**Task to complete**
Pick out every line in the records below that contains the word "panel", and copy each one in full.

**Listed records**

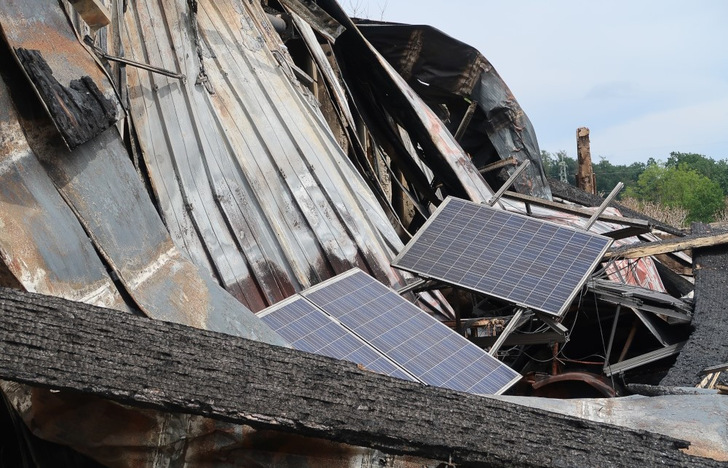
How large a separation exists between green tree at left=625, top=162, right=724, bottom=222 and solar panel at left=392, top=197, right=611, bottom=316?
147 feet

* * *

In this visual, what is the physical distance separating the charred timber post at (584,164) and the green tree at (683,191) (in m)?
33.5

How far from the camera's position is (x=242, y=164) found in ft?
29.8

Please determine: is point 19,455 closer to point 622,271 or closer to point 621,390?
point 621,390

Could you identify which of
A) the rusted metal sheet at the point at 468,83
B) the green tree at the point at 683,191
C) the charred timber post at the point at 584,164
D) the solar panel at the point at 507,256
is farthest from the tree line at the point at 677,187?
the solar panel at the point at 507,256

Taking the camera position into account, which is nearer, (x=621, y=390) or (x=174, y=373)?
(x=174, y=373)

**Exercise result**
How large a separation exists between green tree at left=625, top=162, right=724, bottom=222 and solar panel at left=392, top=197, right=611, bottom=316?
D) the solar panel at the point at 507,256
the solar panel at the point at 507,256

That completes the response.